К этому часу стемнело и я проголодался. Я прошел по коридору на кухню и застал там лишь одного мальчика. Я попросил его дать мне что-нибудь поесть и вернулся к Виктору. Вскоре он принес мне хлеб, мясо и сыр. Ел я в комнате, мальчик стоял рядом и внимательно смотрел на меня. Виктор, как и раньше, лежал с закрытыми глазами, и мне показалось, что он спит.
– Как по-вашему, ему станет лучше? – спросил меня мальчик. Он говорил не на диалекте.
– Думаю, что да, – негромко отозвался я. – Если бы кто-нибудь помог мне перенести его в долину и мы бы нашли там врача.
– Я помогу вам, – сказал мальчик, – я и два моих друга. Мы отправимся завтра. Потом будет трудно.
– Почему?
– Мужчины из долины собрались и послезавтра явятся сюда. Они вне себя от злости и решились действовать. Тогда я с друзьями присоединюсь к ним.
– Что же должно произойти?
Мальчик заколебался и бросил на меня быстрый взгляд.

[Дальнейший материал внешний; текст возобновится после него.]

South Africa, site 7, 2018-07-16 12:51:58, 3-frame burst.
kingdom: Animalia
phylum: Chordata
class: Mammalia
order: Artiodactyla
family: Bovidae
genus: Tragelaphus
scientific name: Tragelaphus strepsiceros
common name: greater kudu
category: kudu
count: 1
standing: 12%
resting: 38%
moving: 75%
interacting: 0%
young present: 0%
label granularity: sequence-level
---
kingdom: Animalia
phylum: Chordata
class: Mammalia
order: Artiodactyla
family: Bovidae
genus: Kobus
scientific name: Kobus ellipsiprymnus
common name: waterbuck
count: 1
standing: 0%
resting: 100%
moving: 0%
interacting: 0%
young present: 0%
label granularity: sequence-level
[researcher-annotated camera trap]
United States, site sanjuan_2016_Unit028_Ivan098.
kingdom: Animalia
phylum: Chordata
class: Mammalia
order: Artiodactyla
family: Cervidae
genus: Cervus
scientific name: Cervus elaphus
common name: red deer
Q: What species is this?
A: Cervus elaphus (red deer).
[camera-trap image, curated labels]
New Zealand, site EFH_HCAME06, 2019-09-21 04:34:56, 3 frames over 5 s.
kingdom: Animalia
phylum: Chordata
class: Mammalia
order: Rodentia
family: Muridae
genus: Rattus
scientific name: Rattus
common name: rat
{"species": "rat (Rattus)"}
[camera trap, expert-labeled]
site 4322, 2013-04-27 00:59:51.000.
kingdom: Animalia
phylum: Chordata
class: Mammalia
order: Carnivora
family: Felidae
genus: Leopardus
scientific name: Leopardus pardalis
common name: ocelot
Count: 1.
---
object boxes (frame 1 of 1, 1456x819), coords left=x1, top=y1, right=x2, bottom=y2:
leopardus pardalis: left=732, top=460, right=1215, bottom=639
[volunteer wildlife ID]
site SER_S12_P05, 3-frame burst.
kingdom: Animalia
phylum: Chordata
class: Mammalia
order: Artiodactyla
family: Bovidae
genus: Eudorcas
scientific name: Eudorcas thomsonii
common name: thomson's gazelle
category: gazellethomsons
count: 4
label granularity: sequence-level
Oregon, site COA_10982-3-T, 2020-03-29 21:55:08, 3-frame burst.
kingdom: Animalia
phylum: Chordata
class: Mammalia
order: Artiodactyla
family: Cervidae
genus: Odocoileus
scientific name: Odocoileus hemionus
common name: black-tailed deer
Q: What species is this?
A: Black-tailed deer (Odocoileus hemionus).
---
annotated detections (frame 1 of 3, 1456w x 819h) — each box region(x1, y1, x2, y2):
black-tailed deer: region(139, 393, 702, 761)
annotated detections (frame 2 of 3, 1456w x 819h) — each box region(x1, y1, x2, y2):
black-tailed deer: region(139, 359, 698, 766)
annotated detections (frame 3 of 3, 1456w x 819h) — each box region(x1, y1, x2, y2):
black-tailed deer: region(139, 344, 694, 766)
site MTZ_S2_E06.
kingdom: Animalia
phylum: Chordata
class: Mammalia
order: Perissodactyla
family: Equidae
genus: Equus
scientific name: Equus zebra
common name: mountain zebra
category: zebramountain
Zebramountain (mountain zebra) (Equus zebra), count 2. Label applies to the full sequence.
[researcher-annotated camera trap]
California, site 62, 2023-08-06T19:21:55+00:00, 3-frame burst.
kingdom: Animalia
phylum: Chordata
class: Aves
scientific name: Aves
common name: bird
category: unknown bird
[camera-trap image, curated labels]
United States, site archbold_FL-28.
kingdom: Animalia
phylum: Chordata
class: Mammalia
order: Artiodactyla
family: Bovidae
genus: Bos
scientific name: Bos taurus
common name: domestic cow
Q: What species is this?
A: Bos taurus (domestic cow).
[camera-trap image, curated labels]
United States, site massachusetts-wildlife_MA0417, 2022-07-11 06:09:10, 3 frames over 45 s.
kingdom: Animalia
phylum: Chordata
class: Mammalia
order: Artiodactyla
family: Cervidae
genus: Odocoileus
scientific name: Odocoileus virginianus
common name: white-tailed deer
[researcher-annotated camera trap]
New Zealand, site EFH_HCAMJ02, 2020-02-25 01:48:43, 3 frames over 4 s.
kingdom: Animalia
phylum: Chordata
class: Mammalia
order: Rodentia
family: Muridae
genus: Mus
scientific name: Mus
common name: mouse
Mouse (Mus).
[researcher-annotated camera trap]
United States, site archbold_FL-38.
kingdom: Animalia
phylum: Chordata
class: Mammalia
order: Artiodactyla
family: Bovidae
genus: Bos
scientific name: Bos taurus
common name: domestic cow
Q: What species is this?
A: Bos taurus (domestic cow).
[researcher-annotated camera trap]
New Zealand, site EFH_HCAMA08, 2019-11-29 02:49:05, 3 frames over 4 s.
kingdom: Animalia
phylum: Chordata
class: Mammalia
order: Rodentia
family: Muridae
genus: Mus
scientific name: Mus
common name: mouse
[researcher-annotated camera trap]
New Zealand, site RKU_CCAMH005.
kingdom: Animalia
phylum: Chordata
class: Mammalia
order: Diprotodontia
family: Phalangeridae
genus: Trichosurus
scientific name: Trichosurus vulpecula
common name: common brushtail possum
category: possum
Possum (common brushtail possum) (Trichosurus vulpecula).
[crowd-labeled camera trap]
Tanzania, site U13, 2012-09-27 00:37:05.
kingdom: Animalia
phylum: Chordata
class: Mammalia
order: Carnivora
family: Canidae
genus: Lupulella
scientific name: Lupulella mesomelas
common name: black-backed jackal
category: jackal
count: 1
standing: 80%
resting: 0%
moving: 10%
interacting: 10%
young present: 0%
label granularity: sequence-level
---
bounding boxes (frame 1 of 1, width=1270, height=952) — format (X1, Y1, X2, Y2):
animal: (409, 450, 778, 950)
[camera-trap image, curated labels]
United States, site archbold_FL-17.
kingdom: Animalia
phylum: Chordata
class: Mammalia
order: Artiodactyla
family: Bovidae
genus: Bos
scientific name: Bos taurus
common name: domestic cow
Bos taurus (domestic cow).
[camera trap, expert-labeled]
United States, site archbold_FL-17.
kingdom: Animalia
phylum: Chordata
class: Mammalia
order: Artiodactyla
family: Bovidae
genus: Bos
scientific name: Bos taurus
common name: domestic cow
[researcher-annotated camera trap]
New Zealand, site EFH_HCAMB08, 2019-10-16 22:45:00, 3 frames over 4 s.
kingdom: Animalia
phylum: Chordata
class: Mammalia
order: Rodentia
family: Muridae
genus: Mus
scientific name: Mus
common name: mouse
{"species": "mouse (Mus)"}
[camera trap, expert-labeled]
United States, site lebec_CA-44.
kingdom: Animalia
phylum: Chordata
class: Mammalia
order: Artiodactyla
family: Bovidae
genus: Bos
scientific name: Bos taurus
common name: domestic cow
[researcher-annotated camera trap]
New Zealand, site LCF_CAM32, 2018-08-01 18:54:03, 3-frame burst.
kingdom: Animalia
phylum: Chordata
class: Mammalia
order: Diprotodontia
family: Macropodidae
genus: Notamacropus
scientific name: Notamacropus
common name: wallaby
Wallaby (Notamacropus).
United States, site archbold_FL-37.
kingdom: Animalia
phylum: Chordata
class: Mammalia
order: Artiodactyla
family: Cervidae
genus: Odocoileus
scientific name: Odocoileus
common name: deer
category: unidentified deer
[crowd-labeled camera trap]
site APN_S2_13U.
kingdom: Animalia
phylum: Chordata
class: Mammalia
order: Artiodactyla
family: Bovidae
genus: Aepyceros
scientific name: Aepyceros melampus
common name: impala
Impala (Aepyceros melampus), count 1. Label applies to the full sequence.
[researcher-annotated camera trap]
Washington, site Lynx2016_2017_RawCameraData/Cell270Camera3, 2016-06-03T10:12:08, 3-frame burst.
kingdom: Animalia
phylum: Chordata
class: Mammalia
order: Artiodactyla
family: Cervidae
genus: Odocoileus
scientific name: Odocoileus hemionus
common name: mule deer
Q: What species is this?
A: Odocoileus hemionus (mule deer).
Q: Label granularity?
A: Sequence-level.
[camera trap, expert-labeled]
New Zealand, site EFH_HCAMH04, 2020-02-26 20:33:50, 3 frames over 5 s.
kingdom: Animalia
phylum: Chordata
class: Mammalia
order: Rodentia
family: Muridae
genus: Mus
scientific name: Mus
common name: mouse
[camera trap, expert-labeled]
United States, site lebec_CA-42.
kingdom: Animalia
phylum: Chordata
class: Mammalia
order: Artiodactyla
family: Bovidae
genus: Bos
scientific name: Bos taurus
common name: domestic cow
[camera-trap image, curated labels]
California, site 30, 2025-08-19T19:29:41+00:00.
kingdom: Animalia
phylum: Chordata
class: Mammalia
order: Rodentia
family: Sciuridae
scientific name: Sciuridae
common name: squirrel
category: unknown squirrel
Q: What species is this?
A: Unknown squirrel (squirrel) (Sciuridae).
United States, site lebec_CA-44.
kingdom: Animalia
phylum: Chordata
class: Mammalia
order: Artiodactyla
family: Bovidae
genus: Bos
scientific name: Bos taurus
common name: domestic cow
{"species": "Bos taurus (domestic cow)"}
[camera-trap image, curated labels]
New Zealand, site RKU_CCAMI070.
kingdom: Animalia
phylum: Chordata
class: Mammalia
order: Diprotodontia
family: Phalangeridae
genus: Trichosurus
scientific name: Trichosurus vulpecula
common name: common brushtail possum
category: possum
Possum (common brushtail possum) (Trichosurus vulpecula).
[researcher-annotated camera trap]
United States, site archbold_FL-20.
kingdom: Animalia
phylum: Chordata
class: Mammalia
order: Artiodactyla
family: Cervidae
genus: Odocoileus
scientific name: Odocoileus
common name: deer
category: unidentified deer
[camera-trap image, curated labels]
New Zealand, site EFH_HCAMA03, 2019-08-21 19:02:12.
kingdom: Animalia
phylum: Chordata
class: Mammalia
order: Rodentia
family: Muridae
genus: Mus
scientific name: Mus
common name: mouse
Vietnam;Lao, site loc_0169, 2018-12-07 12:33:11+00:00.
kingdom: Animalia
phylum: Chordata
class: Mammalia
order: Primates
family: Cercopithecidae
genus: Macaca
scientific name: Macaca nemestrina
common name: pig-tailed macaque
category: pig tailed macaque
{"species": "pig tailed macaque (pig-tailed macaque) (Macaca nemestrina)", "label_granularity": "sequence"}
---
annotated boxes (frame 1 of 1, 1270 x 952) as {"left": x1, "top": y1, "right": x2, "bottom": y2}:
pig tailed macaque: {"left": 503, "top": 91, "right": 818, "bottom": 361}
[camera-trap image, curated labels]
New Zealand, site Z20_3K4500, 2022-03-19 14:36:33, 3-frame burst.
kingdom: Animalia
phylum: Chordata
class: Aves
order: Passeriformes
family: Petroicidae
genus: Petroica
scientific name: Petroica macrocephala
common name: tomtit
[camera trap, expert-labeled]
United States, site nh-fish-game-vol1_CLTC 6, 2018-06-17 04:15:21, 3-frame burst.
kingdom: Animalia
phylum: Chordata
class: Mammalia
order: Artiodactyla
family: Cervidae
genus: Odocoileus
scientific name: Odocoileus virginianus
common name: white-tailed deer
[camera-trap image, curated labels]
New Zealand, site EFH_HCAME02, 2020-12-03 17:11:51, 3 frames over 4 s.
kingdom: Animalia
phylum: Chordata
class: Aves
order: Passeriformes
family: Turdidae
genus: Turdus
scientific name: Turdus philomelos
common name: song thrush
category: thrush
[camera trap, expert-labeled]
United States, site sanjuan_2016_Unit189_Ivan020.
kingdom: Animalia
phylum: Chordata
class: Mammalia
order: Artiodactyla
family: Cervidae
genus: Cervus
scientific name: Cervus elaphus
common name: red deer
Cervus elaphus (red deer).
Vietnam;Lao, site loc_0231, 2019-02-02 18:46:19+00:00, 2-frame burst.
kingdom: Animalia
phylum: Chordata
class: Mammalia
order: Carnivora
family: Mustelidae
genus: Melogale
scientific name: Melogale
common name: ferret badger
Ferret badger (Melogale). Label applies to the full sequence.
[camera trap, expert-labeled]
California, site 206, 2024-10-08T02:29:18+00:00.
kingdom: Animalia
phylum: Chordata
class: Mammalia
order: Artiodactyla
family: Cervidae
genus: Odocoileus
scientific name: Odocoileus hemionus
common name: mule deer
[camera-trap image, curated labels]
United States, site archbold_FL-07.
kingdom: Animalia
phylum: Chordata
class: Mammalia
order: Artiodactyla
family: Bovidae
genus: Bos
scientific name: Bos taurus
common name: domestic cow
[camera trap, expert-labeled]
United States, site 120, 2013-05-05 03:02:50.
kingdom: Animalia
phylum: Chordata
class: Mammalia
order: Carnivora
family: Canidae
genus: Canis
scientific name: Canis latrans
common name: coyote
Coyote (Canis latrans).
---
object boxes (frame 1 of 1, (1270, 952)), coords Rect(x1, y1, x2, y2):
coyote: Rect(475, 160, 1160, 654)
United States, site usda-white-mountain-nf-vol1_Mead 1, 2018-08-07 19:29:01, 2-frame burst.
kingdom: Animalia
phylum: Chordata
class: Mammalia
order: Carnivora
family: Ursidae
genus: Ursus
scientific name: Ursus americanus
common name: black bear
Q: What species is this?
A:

– Не знаю, – замялся он и выбежал из комнаты на кухню.
Я услышал голос Виктора.
– Что тебе сказал мальчишка? – спросил он. – Кто должен прийти сюда из долины?
– Я так и не понял, – уклонился я от ответа, – вероятно, какая-то экспедиция. Но он обещал помочь мне перенести тебя завтра в долину.
– Никакие экспедиции здесь сроду не были, – возразил мне Виктор, – он что-то путает.
Он позвал мальчика и, когда тот пришел, заговорил с ним на диалекте.
Парнишка был явно встревожен, отвечал ему нехотя и неуверенно. В разговоре они несколько раз упомянули Монте-Верита. Наконец мальчик ушел, оставив нас вдвоем.
– Тебе что-нибудь ясно? – обратился ко мне Виктор.
– Нет, – глухо сказал я.
– Не нравится мне это все, – начал он, – тут что-то не то. Я это чувствую с тех пор, как лежу здесь. Местные вдруг как-то совсем одичали, скрытными сделались. Мальчик мне сказал, что в долине паника, народ рассержен. Ты об этом что-нибудь слышал?
Я не знал, имеет ли смысл говорить ему правду. Он не отводил от меня глаз.